begin

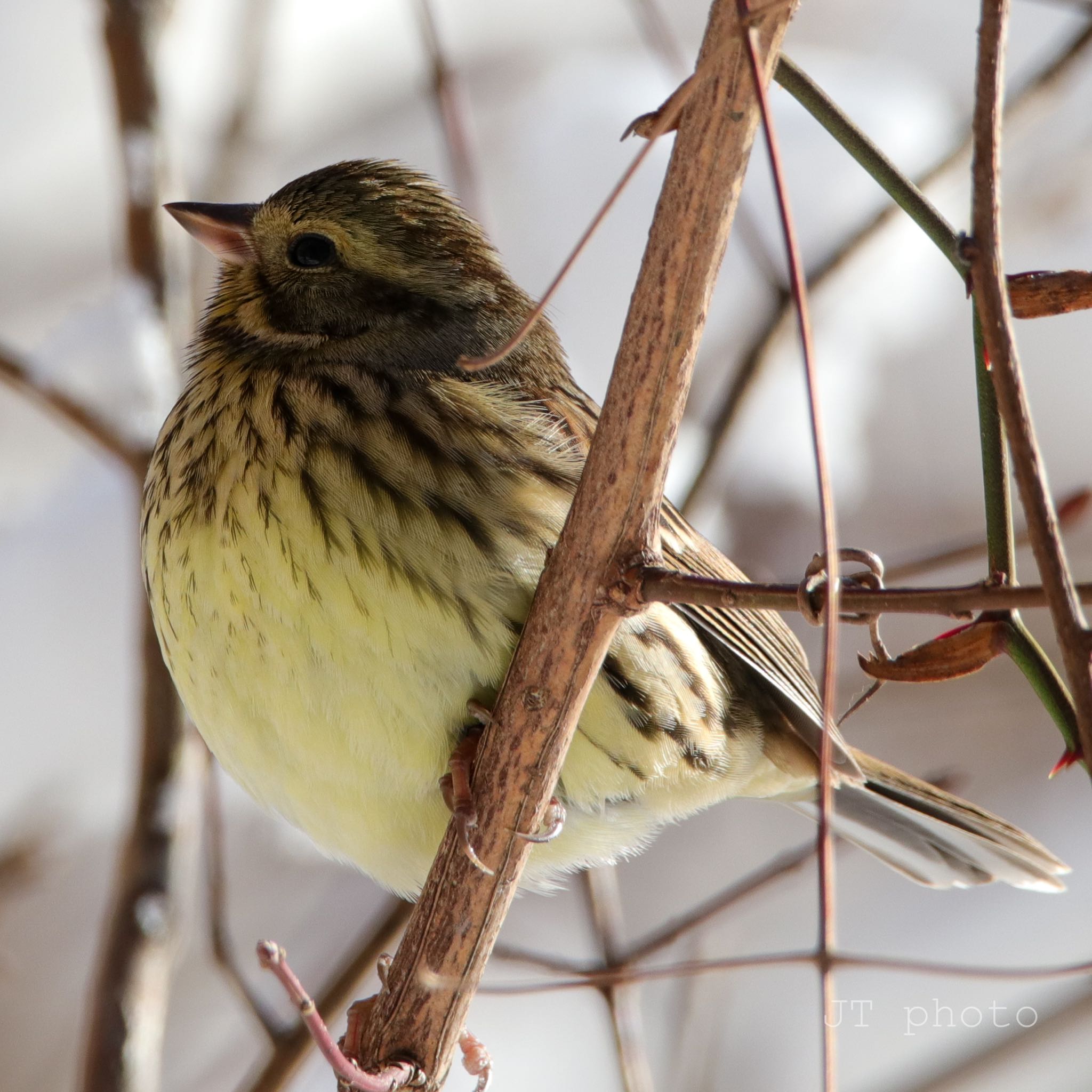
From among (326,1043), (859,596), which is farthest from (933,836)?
(859,596)

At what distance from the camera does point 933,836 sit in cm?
276

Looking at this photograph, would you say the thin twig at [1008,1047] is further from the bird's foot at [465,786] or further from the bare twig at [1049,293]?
the bare twig at [1049,293]

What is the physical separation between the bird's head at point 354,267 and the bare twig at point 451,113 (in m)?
0.35

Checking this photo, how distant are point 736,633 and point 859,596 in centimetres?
107

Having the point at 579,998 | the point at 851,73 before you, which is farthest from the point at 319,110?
the point at 579,998

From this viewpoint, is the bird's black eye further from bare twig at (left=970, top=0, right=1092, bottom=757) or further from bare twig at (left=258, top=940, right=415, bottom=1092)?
bare twig at (left=970, top=0, right=1092, bottom=757)

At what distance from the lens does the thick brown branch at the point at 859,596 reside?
3.95ft

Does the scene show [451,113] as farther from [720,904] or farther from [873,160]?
[873,160]


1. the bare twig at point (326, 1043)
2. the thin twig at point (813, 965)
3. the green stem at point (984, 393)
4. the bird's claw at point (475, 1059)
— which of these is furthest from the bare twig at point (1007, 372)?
the bird's claw at point (475, 1059)

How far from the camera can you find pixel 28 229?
4.91 metres

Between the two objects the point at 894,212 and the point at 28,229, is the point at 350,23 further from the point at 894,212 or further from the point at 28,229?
the point at 894,212

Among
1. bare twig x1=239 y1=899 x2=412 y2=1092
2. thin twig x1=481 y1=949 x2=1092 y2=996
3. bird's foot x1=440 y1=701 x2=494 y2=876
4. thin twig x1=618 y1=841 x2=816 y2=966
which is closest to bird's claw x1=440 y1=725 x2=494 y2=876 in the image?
bird's foot x1=440 y1=701 x2=494 y2=876

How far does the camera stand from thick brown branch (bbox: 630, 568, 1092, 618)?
1.20 meters

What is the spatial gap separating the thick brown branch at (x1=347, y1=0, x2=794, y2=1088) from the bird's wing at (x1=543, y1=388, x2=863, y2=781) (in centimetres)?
50
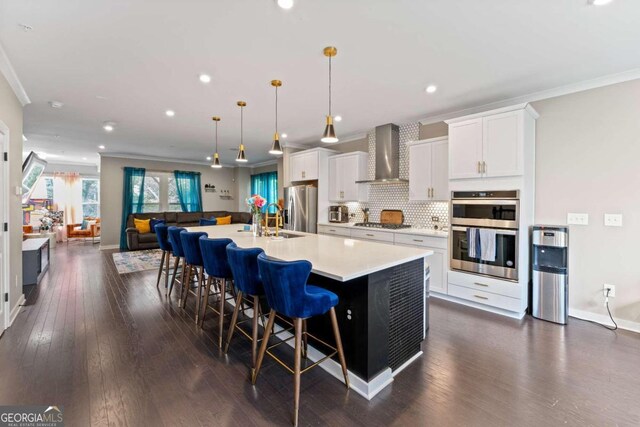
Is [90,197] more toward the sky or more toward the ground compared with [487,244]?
more toward the sky

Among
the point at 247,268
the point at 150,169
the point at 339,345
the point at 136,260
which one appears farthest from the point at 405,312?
the point at 150,169

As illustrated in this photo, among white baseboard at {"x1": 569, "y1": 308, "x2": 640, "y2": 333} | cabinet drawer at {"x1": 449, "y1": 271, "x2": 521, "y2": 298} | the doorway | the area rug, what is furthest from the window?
white baseboard at {"x1": 569, "y1": 308, "x2": 640, "y2": 333}

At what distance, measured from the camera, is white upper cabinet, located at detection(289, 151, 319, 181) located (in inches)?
231

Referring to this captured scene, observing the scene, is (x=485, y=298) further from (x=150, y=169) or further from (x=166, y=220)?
(x=150, y=169)

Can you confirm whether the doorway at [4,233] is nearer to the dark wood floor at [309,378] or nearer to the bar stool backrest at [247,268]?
the dark wood floor at [309,378]

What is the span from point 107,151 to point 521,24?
9337 millimetres

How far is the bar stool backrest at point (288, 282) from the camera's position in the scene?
169 cm

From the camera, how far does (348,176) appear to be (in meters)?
5.53

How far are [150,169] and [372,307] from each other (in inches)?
359

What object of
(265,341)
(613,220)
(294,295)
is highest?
(613,220)

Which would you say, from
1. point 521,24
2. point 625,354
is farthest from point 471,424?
point 521,24

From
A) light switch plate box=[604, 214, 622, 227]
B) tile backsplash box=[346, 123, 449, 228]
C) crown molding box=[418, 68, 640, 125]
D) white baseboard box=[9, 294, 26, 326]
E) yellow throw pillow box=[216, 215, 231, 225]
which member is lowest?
white baseboard box=[9, 294, 26, 326]

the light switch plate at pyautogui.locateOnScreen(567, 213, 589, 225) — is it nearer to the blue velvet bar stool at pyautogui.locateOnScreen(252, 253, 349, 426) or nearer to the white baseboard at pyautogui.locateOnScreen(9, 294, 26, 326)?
the blue velvet bar stool at pyautogui.locateOnScreen(252, 253, 349, 426)

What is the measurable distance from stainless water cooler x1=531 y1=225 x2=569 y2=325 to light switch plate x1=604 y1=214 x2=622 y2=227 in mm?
407
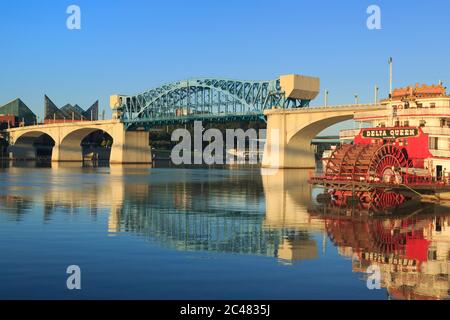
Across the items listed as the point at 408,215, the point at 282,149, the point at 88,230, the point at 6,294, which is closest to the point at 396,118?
the point at 408,215

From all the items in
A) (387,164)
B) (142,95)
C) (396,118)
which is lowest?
(387,164)

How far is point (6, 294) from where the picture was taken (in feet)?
52.1

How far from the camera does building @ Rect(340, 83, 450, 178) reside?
147 ft

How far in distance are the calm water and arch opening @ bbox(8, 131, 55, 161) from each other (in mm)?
150999

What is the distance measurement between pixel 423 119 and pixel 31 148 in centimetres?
16079

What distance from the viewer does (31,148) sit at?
189250 millimetres

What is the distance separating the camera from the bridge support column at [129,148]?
148750mm

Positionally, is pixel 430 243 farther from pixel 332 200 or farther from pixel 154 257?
pixel 332 200

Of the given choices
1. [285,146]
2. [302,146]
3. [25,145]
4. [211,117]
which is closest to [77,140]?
[25,145]

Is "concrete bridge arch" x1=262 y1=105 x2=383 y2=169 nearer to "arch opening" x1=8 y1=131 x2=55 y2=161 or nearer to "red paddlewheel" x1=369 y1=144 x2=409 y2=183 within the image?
"red paddlewheel" x1=369 y1=144 x2=409 y2=183

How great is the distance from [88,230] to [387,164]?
25168 millimetres

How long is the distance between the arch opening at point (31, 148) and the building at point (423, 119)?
481ft

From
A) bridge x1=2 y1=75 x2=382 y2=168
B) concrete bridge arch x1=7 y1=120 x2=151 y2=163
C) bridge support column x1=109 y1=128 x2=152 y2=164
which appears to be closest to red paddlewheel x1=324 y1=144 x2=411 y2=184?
bridge x1=2 y1=75 x2=382 y2=168

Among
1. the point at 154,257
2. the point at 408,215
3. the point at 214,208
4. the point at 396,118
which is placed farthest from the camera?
the point at 396,118
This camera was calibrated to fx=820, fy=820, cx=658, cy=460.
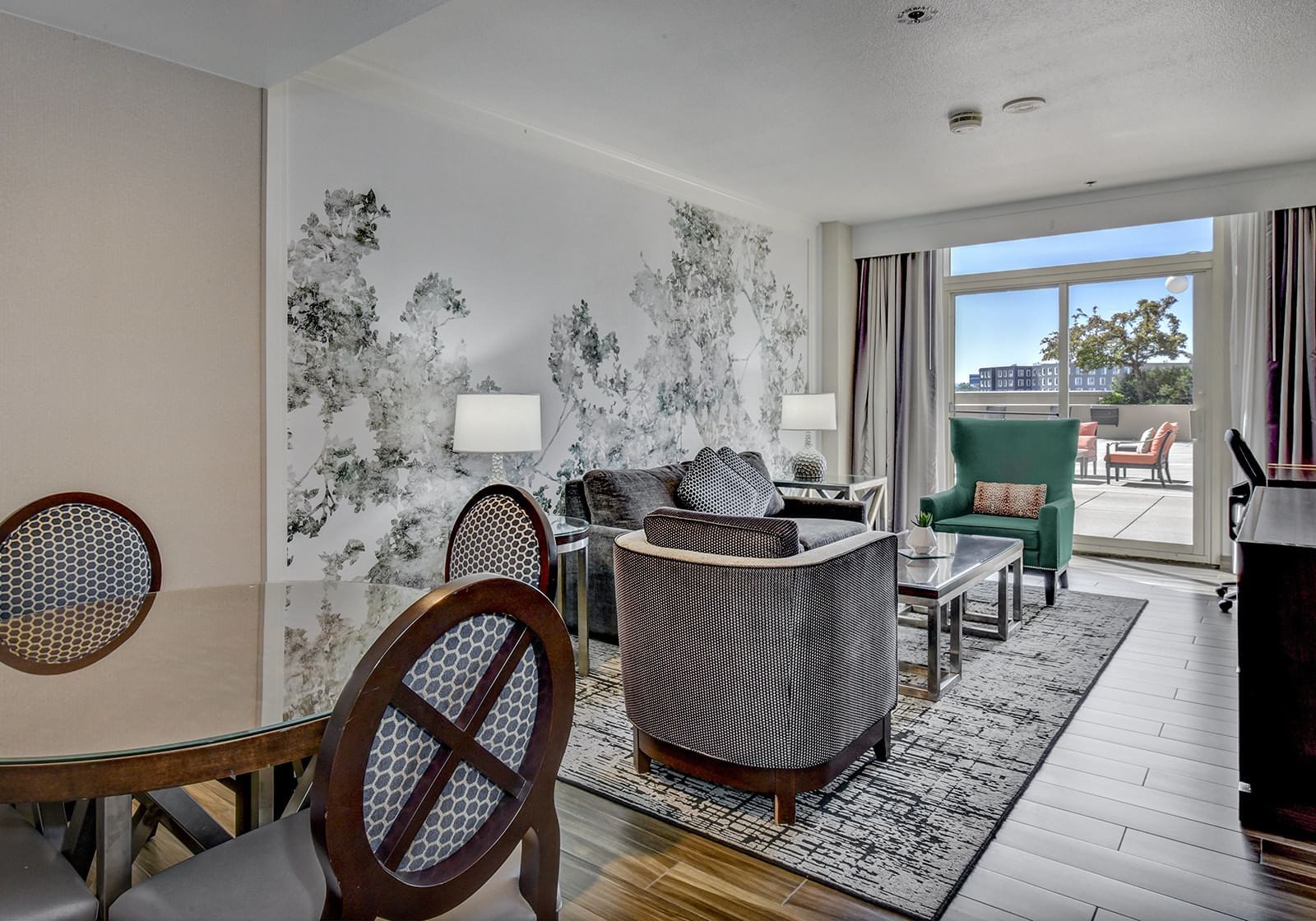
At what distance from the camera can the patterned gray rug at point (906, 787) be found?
2.08 metres

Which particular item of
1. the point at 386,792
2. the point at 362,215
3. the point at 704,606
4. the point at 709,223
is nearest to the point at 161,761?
the point at 386,792

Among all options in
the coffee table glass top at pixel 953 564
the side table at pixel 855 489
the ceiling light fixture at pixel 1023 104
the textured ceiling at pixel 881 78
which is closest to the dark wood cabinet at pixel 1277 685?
the coffee table glass top at pixel 953 564

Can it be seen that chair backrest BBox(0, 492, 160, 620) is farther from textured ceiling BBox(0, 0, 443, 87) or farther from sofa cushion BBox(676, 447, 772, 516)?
sofa cushion BBox(676, 447, 772, 516)

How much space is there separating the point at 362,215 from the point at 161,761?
2.80 meters

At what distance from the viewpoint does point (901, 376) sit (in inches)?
267

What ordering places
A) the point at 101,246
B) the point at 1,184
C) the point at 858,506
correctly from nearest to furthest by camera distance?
the point at 1,184
the point at 101,246
the point at 858,506

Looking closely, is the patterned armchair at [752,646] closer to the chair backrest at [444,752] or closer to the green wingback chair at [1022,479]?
the chair backrest at [444,752]

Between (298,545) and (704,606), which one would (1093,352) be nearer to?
(704,606)

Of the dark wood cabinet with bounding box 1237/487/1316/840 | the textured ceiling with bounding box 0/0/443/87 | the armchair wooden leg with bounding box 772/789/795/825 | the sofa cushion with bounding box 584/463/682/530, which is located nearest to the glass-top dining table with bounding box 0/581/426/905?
the armchair wooden leg with bounding box 772/789/795/825

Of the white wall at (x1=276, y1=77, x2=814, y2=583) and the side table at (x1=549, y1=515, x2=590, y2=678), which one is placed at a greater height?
the white wall at (x1=276, y1=77, x2=814, y2=583)

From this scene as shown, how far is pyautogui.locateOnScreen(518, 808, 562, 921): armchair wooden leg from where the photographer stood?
1226mm

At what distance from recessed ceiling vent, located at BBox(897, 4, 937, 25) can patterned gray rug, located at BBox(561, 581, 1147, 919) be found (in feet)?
8.48

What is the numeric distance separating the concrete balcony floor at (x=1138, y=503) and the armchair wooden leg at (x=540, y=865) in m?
6.24

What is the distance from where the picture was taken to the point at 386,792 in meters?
1.02
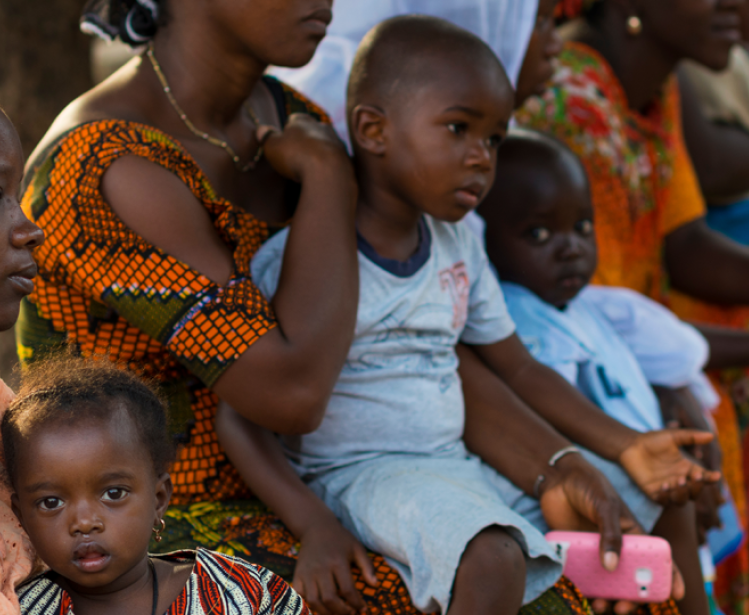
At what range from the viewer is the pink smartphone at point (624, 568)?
1.82 m

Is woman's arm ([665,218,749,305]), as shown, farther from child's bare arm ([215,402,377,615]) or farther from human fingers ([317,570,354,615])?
human fingers ([317,570,354,615])

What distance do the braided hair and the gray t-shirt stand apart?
1.90ft

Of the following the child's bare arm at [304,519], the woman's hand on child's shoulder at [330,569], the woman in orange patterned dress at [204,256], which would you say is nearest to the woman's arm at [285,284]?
the woman in orange patterned dress at [204,256]

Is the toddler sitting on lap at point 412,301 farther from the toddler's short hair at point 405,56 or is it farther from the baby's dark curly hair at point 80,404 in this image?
the baby's dark curly hair at point 80,404

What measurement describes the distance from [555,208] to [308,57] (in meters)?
0.97

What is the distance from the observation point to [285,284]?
174cm

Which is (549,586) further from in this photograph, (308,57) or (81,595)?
(308,57)

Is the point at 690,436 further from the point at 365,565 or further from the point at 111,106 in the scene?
the point at 111,106

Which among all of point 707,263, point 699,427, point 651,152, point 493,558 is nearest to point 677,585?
point 493,558

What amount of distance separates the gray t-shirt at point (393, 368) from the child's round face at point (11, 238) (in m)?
0.71

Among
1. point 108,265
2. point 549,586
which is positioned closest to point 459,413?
point 549,586

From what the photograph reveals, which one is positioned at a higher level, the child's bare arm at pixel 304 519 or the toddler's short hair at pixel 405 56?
the toddler's short hair at pixel 405 56

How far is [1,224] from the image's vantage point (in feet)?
3.95

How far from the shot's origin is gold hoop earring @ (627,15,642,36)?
3.50 m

end

Return the line that contains "What distance do" and all lines after it, verbatim, and nothing else.

> _TASK ANSWER_
What distance do the braided hair and the gray t-shirt stand apart?
1.90ft

Of the following the child's bare arm at [304,519], the woman's hand on child's shoulder at [330,569], the woman in orange patterned dress at [204,256], which would you say is nearest to the woman's arm at [285,284]?
the woman in orange patterned dress at [204,256]

Is the toddler sitting on lap at point 412,301 farther from the toddler's short hair at point 405,56 or is it farther from the baby's dark curly hair at point 80,404 in this image?
the baby's dark curly hair at point 80,404

What measurement describes the distance from [555,208] to [308,57] (in meters)?
0.97

What is the distance from the observation point to [285,284]?
174cm

Which is (549,586) further from in this photograph, (308,57) or (81,595)?
(308,57)

Is the point at 690,436 further from the point at 365,565 or further from the point at 111,106 in the scene?
the point at 111,106

Which among all of point 707,263, point 699,427, point 651,152, point 493,558 is nearest to point 677,585?
point 493,558

What amount of distance separates the gray t-shirt at point (393, 368) from the child's round face at point (11, 238) (in m)?
0.71

Among
1. point 108,265
2. point 549,586
which is positioned closest to point 459,413?
point 549,586

From what the photograph reveals, which one is positioned at a higher level, the child's bare arm at pixel 304 519 or the toddler's short hair at pixel 405 56?
the toddler's short hair at pixel 405 56

How far is [1,224] from the image's vantage point (in feet)?
3.95

How far from the shot's origin is gold hoop earring @ (627,15,642,36)?
3.50 m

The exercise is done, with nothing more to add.